— GIVEN TASK —
Reproduce the records without changes, from their first line through the line containing "<instances>", including both of those lines. Leave the pictures out of your answer.

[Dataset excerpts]
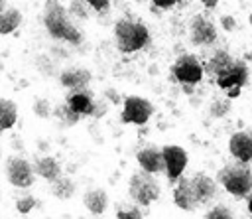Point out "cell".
I'll return each instance as SVG.
<instances>
[{"instance_id":"cell-1","label":"cell","mask_w":252,"mask_h":219,"mask_svg":"<svg viewBox=\"0 0 252 219\" xmlns=\"http://www.w3.org/2000/svg\"><path fill=\"white\" fill-rule=\"evenodd\" d=\"M43 24H45V30L49 32V36L55 37V39H63V41H69L73 45L83 41L81 32L69 20V14H67V10H65V6L61 2H53V0L45 2Z\"/></svg>"},{"instance_id":"cell-2","label":"cell","mask_w":252,"mask_h":219,"mask_svg":"<svg viewBox=\"0 0 252 219\" xmlns=\"http://www.w3.org/2000/svg\"><path fill=\"white\" fill-rule=\"evenodd\" d=\"M217 183H220L222 189L236 199L248 197L252 191V168H250V164H240V162L224 164L217 174Z\"/></svg>"},{"instance_id":"cell-3","label":"cell","mask_w":252,"mask_h":219,"mask_svg":"<svg viewBox=\"0 0 252 219\" xmlns=\"http://www.w3.org/2000/svg\"><path fill=\"white\" fill-rule=\"evenodd\" d=\"M114 39L122 53H134L150 43V30L140 20L122 16L114 24Z\"/></svg>"},{"instance_id":"cell-4","label":"cell","mask_w":252,"mask_h":219,"mask_svg":"<svg viewBox=\"0 0 252 219\" xmlns=\"http://www.w3.org/2000/svg\"><path fill=\"white\" fill-rule=\"evenodd\" d=\"M171 75L177 83H181V87H195L205 77V71H203V63L199 61L197 55L183 53L173 61Z\"/></svg>"},{"instance_id":"cell-5","label":"cell","mask_w":252,"mask_h":219,"mask_svg":"<svg viewBox=\"0 0 252 219\" xmlns=\"http://www.w3.org/2000/svg\"><path fill=\"white\" fill-rule=\"evenodd\" d=\"M159 183L152 174L136 172L130 176L128 182V193L138 205H150L159 197Z\"/></svg>"},{"instance_id":"cell-6","label":"cell","mask_w":252,"mask_h":219,"mask_svg":"<svg viewBox=\"0 0 252 219\" xmlns=\"http://www.w3.org/2000/svg\"><path fill=\"white\" fill-rule=\"evenodd\" d=\"M154 114V105L144 99V97H136L130 95L122 101V112H120V120L124 124H146L150 120V116Z\"/></svg>"},{"instance_id":"cell-7","label":"cell","mask_w":252,"mask_h":219,"mask_svg":"<svg viewBox=\"0 0 252 219\" xmlns=\"http://www.w3.org/2000/svg\"><path fill=\"white\" fill-rule=\"evenodd\" d=\"M161 156H163V166H165V172L163 174H165V178L171 183H175L183 176V172L187 168V162H189V156H187L185 148H181L177 144L163 146L161 148Z\"/></svg>"},{"instance_id":"cell-8","label":"cell","mask_w":252,"mask_h":219,"mask_svg":"<svg viewBox=\"0 0 252 219\" xmlns=\"http://www.w3.org/2000/svg\"><path fill=\"white\" fill-rule=\"evenodd\" d=\"M189 39L193 45H201V47L213 45L217 41V26L207 16L197 14L191 18L189 24Z\"/></svg>"},{"instance_id":"cell-9","label":"cell","mask_w":252,"mask_h":219,"mask_svg":"<svg viewBox=\"0 0 252 219\" xmlns=\"http://www.w3.org/2000/svg\"><path fill=\"white\" fill-rule=\"evenodd\" d=\"M248 77H250L248 65H246L242 59H234L232 65H230L224 73H220V75L215 79V83H217L219 89H222V91L226 93V91H230V89H242V87L248 83Z\"/></svg>"},{"instance_id":"cell-10","label":"cell","mask_w":252,"mask_h":219,"mask_svg":"<svg viewBox=\"0 0 252 219\" xmlns=\"http://www.w3.org/2000/svg\"><path fill=\"white\" fill-rule=\"evenodd\" d=\"M6 178L16 187H30L33 183V166L22 156H12L6 162Z\"/></svg>"},{"instance_id":"cell-11","label":"cell","mask_w":252,"mask_h":219,"mask_svg":"<svg viewBox=\"0 0 252 219\" xmlns=\"http://www.w3.org/2000/svg\"><path fill=\"white\" fill-rule=\"evenodd\" d=\"M189 183H191V189L195 193V199H197L199 207L201 205H209L217 197V193H219L217 180H213L211 176H207L203 172H197L195 176H191L189 178Z\"/></svg>"},{"instance_id":"cell-12","label":"cell","mask_w":252,"mask_h":219,"mask_svg":"<svg viewBox=\"0 0 252 219\" xmlns=\"http://www.w3.org/2000/svg\"><path fill=\"white\" fill-rule=\"evenodd\" d=\"M228 152L234 162L250 164L252 162V132L250 130H236L228 138Z\"/></svg>"},{"instance_id":"cell-13","label":"cell","mask_w":252,"mask_h":219,"mask_svg":"<svg viewBox=\"0 0 252 219\" xmlns=\"http://www.w3.org/2000/svg\"><path fill=\"white\" fill-rule=\"evenodd\" d=\"M136 160H138V164H140L142 172H146V174L156 176V174L165 172L161 150H159V148H156V146H146V148H142V150L136 154Z\"/></svg>"},{"instance_id":"cell-14","label":"cell","mask_w":252,"mask_h":219,"mask_svg":"<svg viewBox=\"0 0 252 219\" xmlns=\"http://www.w3.org/2000/svg\"><path fill=\"white\" fill-rule=\"evenodd\" d=\"M94 101L96 99H94L91 89H81V91H69V95L65 99V105L73 112H77L79 116H91Z\"/></svg>"},{"instance_id":"cell-15","label":"cell","mask_w":252,"mask_h":219,"mask_svg":"<svg viewBox=\"0 0 252 219\" xmlns=\"http://www.w3.org/2000/svg\"><path fill=\"white\" fill-rule=\"evenodd\" d=\"M173 203L183 209V211H195L199 207L197 199H195V193L191 189V183H189V178H179L175 182V187H173Z\"/></svg>"},{"instance_id":"cell-16","label":"cell","mask_w":252,"mask_h":219,"mask_svg":"<svg viewBox=\"0 0 252 219\" xmlns=\"http://www.w3.org/2000/svg\"><path fill=\"white\" fill-rule=\"evenodd\" d=\"M59 83H61L65 89H69V91L87 89V85L91 83V71L85 69V67H69V69L61 71Z\"/></svg>"},{"instance_id":"cell-17","label":"cell","mask_w":252,"mask_h":219,"mask_svg":"<svg viewBox=\"0 0 252 219\" xmlns=\"http://www.w3.org/2000/svg\"><path fill=\"white\" fill-rule=\"evenodd\" d=\"M232 61H234V57H232L226 49H217V51L207 59V63L203 65V71H205V75L217 79L220 73H224V71L232 65Z\"/></svg>"},{"instance_id":"cell-18","label":"cell","mask_w":252,"mask_h":219,"mask_svg":"<svg viewBox=\"0 0 252 219\" xmlns=\"http://www.w3.org/2000/svg\"><path fill=\"white\" fill-rule=\"evenodd\" d=\"M33 174H37L39 178L47 180L49 183H53L55 180H59L63 176V170L59 166V162L53 156H39L33 164Z\"/></svg>"},{"instance_id":"cell-19","label":"cell","mask_w":252,"mask_h":219,"mask_svg":"<svg viewBox=\"0 0 252 219\" xmlns=\"http://www.w3.org/2000/svg\"><path fill=\"white\" fill-rule=\"evenodd\" d=\"M83 203L93 215H102L106 211V207H108V195H106V191L102 187H93V189L85 191Z\"/></svg>"},{"instance_id":"cell-20","label":"cell","mask_w":252,"mask_h":219,"mask_svg":"<svg viewBox=\"0 0 252 219\" xmlns=\"http://www.w3.org/2000/svg\"><path fill=\"white\" fill-rule=\"evenodd\" d=\"M18 118V107L10 99H0V134L6 132L16 124Z\"/></svg>"},{"instance_id":"cell-21","label":"cell","mask_w":252,"mask_h":219,"mask_svg":"<svg viewBox=\"0 0 252 219\" xmlns=\"http://www.w3.org/2000/svg\"><path fill=\"white\" fill-rule=\"evenodd\" d=\"M22 22V12L16 10V8H6L2 14H0V34L6 36V34H12Z\"/></svg>"},{"instance_id":"cell-22","label":"cell","mask_w":252,"mask_h":219,"mask_svg":"<svg viewBox=\"0 0 252 219\" xmlns=\"http://www.w3.org/2000/svg\"><path fill=\"white\" fill-rule=\"evenodd\" d=\"M51 193L57 199H69L75 193V182L71 178H67V176H61L59 180H55L51 183Z\"/></svg>"},{"instance_id":"cell-23","label":"cell","mask_w":252,"mask_h":219,"mask_svg":"<svg viewBox=\"0 0 252 219\" xmlns=\"http://www.w3.org/2000/svg\"><path fill=\"white\" fill-rule=\"evenodd\" d=\"M53 114L59 118V122L63 124V126H73V124H77L83 116H79L77 112H73L65 103H61V105H57L55 109H53Z\"/></svg>"},{"instance_id":"cell-24","label":"cell","mask_w":252,"mask_h":219,"mask_svg":"<svg viewBox=\"0 0 252 219\" xmlns=\"http://www.w3.org/2000/svg\"><path fill=\"white\" fill-rule=\"evenodd\" d=\"M205 219H234V211L224 203H217L205 213Z\"/></svg>"},{"instance_id":"cell-25","label":"cell","mask_w":252,"mask_h":219,"mask_svg":"<svg viewBox=\"0 0 252 219\" xmlns=\"http://www.w3.org/2000/svg\"><path fill=\"white\" fill-rule=\"evenodd\" d=\"M228 110H230V101L228 99H217L209 107V114L213 118H222V116L228 114Z\"/></svg>"},{"instance_id":"cell-26","label":"cell","mask_w":252,"mask_h":219,"mask_svg":"<svg viewBox=\"0 0 252 219\" xmlns=\"http://www.w3.org/2000/svg\"><path fill=\"white\" fill-rule=\"evenodd\" d=\"M116 219H144L142 217V209L138 205H118L116 207Z\"/></svg>"},{"instance_id":"cell-27","label":"cell","mask_w":252,"mask_h":219,"mask_svg":"<svg viewBox=\"0 0 252 219\" xmlns=\"http://www.w3.org/2000/svg\"><path fill=\"white\" fill-rule=\"evenodd\" d=\"M33 112H35L39 118H47V116L53 114V107H51V103H49L47 99H35V103H33Z\"/></svg>"},{"instance_id":"cell-28","label":"cell","mask_w":252,"mask_h":219,"mask_svg":"<svg viewBox=\"0 0 252 219\" xmlns=\"http://www.w3.org/2000/svg\"><path fill=\"white\" fill-rule=\"evenodd\" d=\"M87 2H79V0H73V2H69V6H67V14H73V16H77V18H81V20H87Z\"/></svg>"},{"instance_id":"cell-29","label":"cell","mask_w":252,"mask_h":219,"mask_svg":"<svg viewBox=\"0 0 252 219\" xmlns=\"http://www.w3.org/2000/svg\"><path fill=\"white\" fill-rule=\"evenodd\" d=\"M33 207H35V197H32V195H26V197L18 199V203H16V209L20 213H30Z\"/></svg>"},{"instance_id":"cell-30","label":"cell","mask_w":252,"mask_h":219,"mask_svg":"<svg viewBox=\"0 0 252 219\" xmlns=\"http://www.w3.org/2000/svg\"><path fill=\"white\" fill-rule=\"evenodd\" d=\"M87 6H91L98 14H106L110 10V2L108 0H91V2H87Z\"/></svg>"},{"instance_id":"cell-31","label":"cell","mask_w":252,"mask_h":219,"mask_svg":"<svg viewBox=\"0 0 252 219\" xmlns=\"http://www.w3.org/2000/svg\"><path fill=\"white\" fill-rule=\"evenodd\" d=\"M177 6V2H150V10L156 14H159V12H165V10H171V8H175Z\"/></svg>"},{"instance_id":"cell-32","label":"cell","mask_w":252,"mask_h":219,"mask_svg":"<svg viewBox=\"0 0 252 219\" xmlns=\"http://www.w3.org/2000/svg\"><path fill=\"white\" fill-rule=\"evenodd\" d=\"M104 112H106V103H104V101H100V99H96V101H94V105H93V112H91V116L100 118Z\"/></svg>"},{"instance_id":"cell-33","label":"cell","mask_w":252,"mask_h":219,"mask_svg":"<svg viewBox=\"0 0 252 219\" xmlns=\"http://www.w3.org/2000/svg\"><path fill=\"white\" fill-rule=\"evenodd\" d=\"M220 26H222V30L232 32V30L236 28V20H234V16H230V14L226 16V14H224V16L220 18Z\"/></svg>"},{"instance_id":"cell-34","label":"cell","mask_w":252,"mask_h":219,"mask_svg":"<svg viewBox=\"0 0 252 219\" xmlns=\"http://www.w3.org/2000/svg\"><path fill=\"white\" fill-rule=\"evenodd\" d=\"M104 95H106V99H110V101H112L114 105H116V103H120V97L116 95V91H114V89H108V91H106Z\"/></svg>"},{"instance_id":"cell-35","label":"cell","mask_w":252,"mask_h":219,"mask_svg":"<svg viewBox=\"0 0 252 219\" xmlns=\"http://www.w3.org/2000/svg\"><path fill=\"white\" fill-rule=\"evenodd\" d=\"M246 209H248V213L252 215V191H250V195L246 197Z\"/></svg>"},{"instance_id":"cell-36","label":"cell","mask_w":252,"mask_h":219,"mask_svg":"<svg viewBox=\"0 0 252 219\" xmlns=\"http://www.w3.org/2000/svg\"><path fill=\"white\" fill-rule=\"evenodd\" d=\"M205 8H209V10H215V8H217V2H205Z\"/></svg>"},{"instance_id":"cell-37","label":"cell","mask_w":252,"mask_h":219,"mask_svg":"<svg viewBox=\"0 0 252 219\" xmlns=\"http://www.w3.org/2000/svg\"><path fill=\"white\" fill-rule=\"evenodd\" d=\"M4 10H6V2H2V0H0V14H2Z\"/></svg>"},{"instance_id":"cell-38","label":"cell","mask_w":252,"mask_h":219,"mask_svg":"<svg viewBox=\"0 0 252 219\" xmlns=\"http://www.w3.org/2000/svg\"><path fill=\"white\" fill-rule=\"evenodd\" d=\"M248 20H250V24H252V14H250V18H248Z\"/></svg>"}]
</instances>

— ANSWER IN FULL —
Point out "cell".
I'll return each instance as SVG.
<instances>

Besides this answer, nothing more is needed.